*** EXTRACTED INFORMATION Section Begins ***
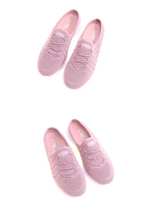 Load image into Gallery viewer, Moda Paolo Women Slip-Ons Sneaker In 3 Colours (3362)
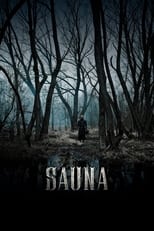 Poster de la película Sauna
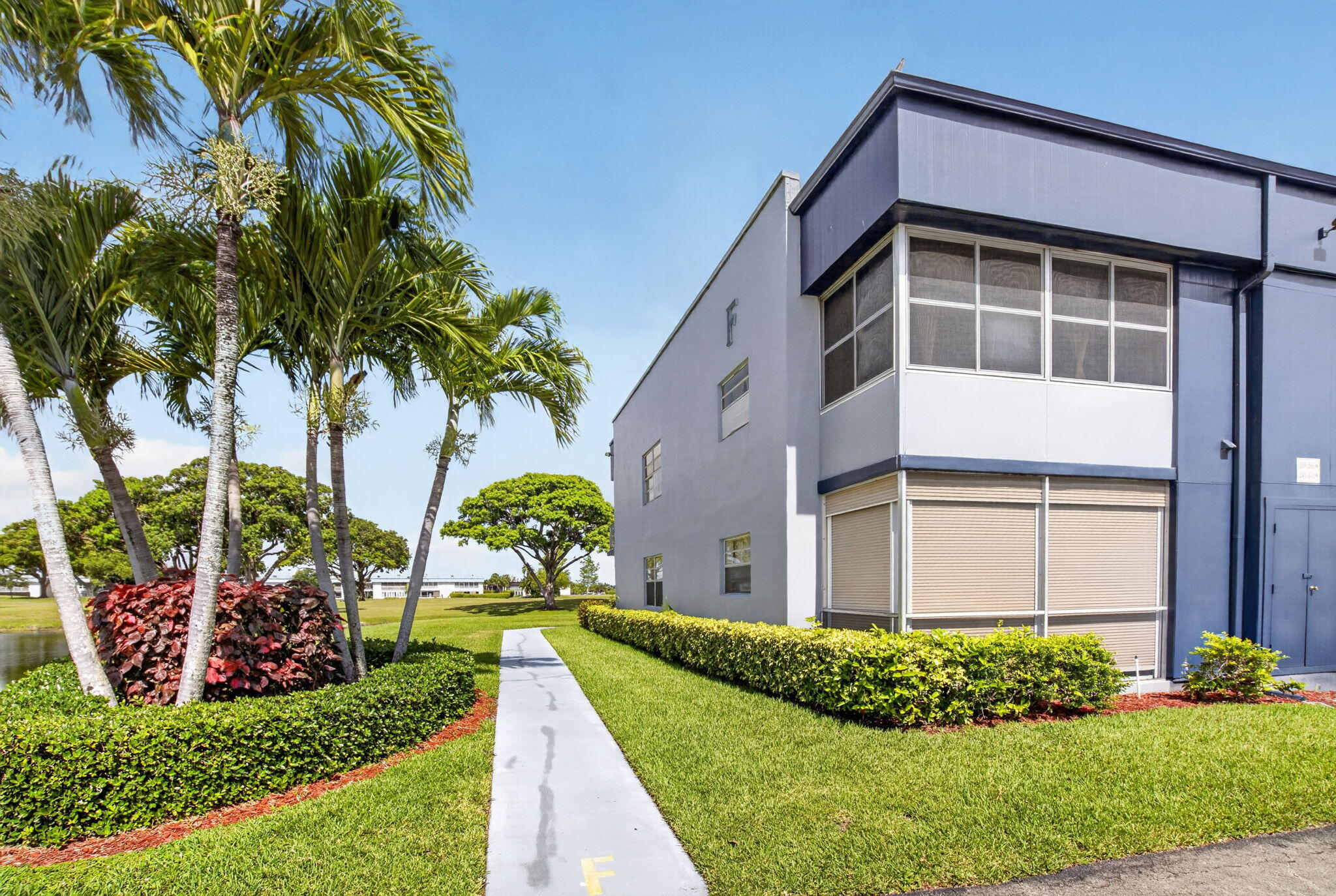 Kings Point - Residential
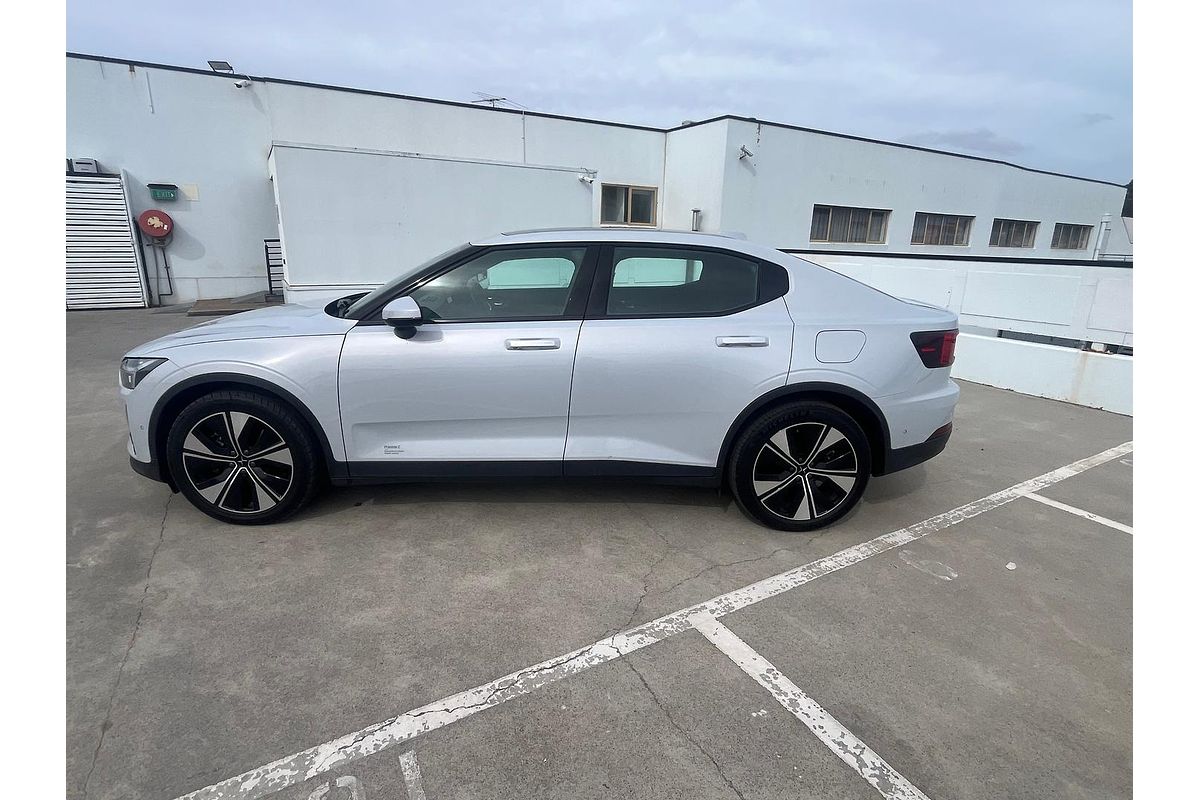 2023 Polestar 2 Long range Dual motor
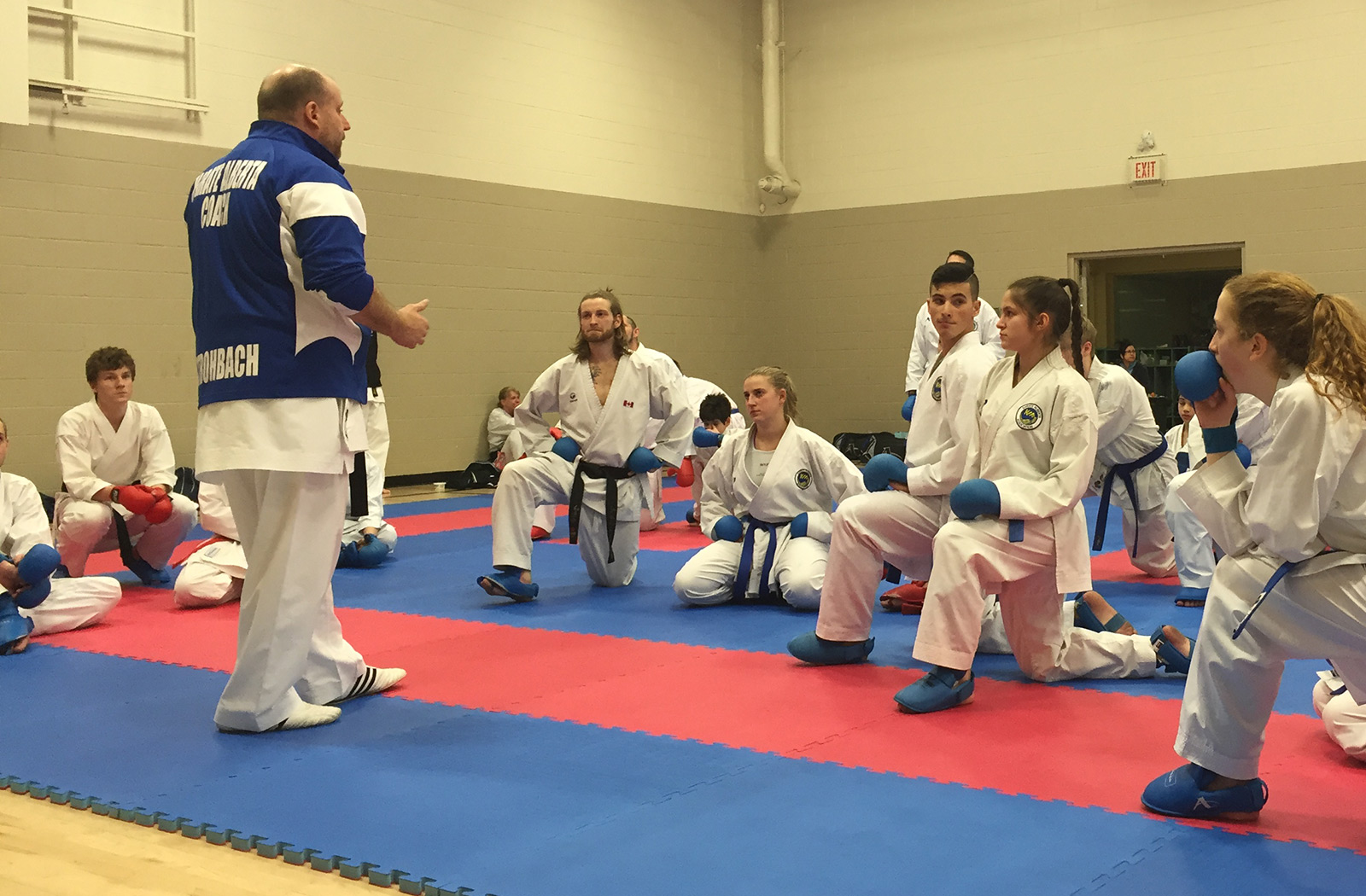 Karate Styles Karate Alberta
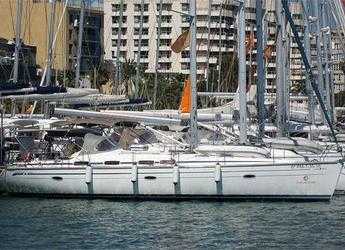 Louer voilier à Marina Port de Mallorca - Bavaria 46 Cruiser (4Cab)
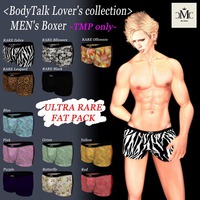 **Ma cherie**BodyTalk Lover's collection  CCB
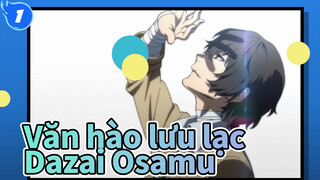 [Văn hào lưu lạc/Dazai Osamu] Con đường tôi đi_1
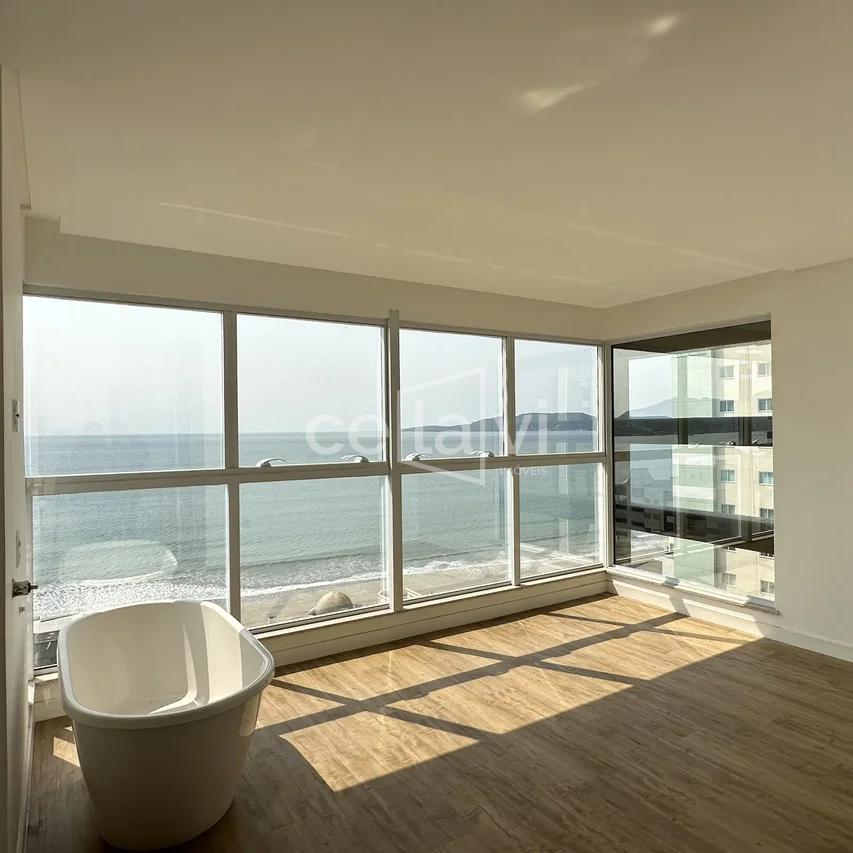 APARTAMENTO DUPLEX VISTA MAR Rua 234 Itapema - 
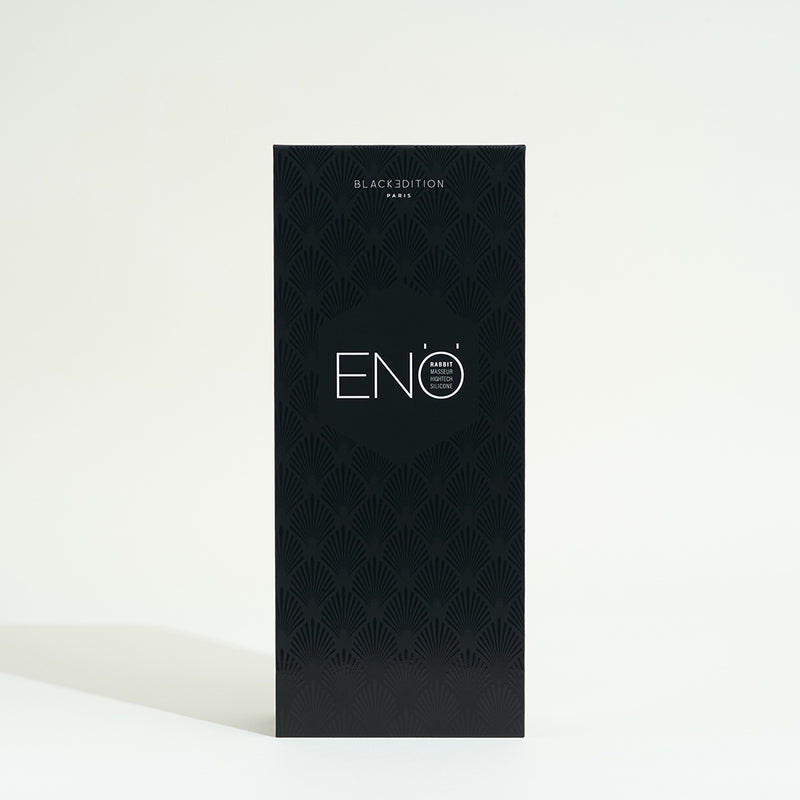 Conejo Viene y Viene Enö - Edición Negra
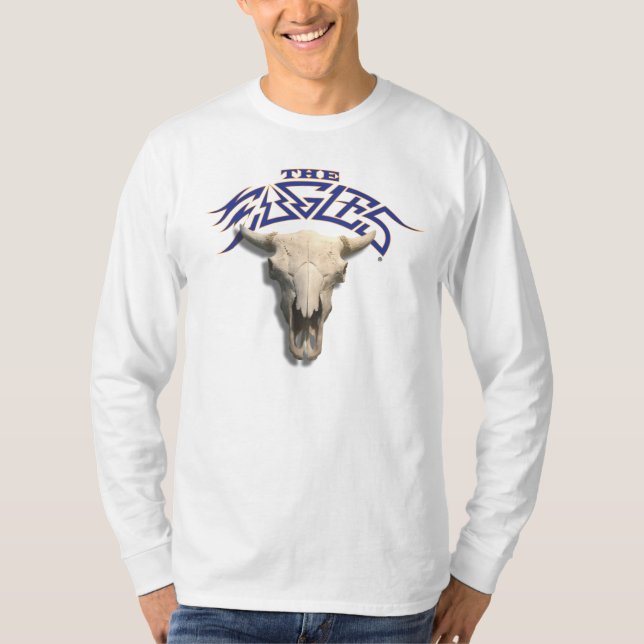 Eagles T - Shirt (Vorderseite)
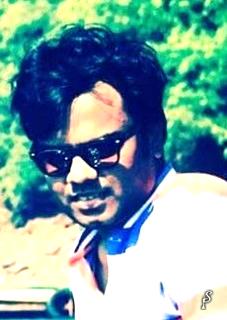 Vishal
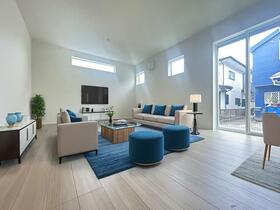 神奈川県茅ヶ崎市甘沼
*** EXTRACTED INFORMATION Section Ends ***
ABOUT THIS EXERCISE: Return every entry word for word, minus the pictures.

SOLUTION TO THIS TASK:
 Load image into Gallery viewer, Moda Paolo Women Slip-Ons Sneaker In 3 Colours (3362)
 Poster de la película Sauna
 Kings Point - Residential
 2023 Polestar 2 Long range Dual motor
 Karate Styles Karate Alberta
 Louer voilier à Marina Port de Mallorca - Bavaria 46 Cruiser (4Cab)
 **Ma cherie**BodyTalk Lover's collection  CCB
 [Văn hào lưu lạc/Dazai Osamu] Con đường tôi đi_1
 APARTAMENTO DUPLEX VISTA MAR Rua 234 Itapema - 
 Conejo Viene y Viene Enö - Edición Negra
 Eagles T - Shirt (Vorderseite)
 Vishal
 神奈川県茅ヶ崎市甘沼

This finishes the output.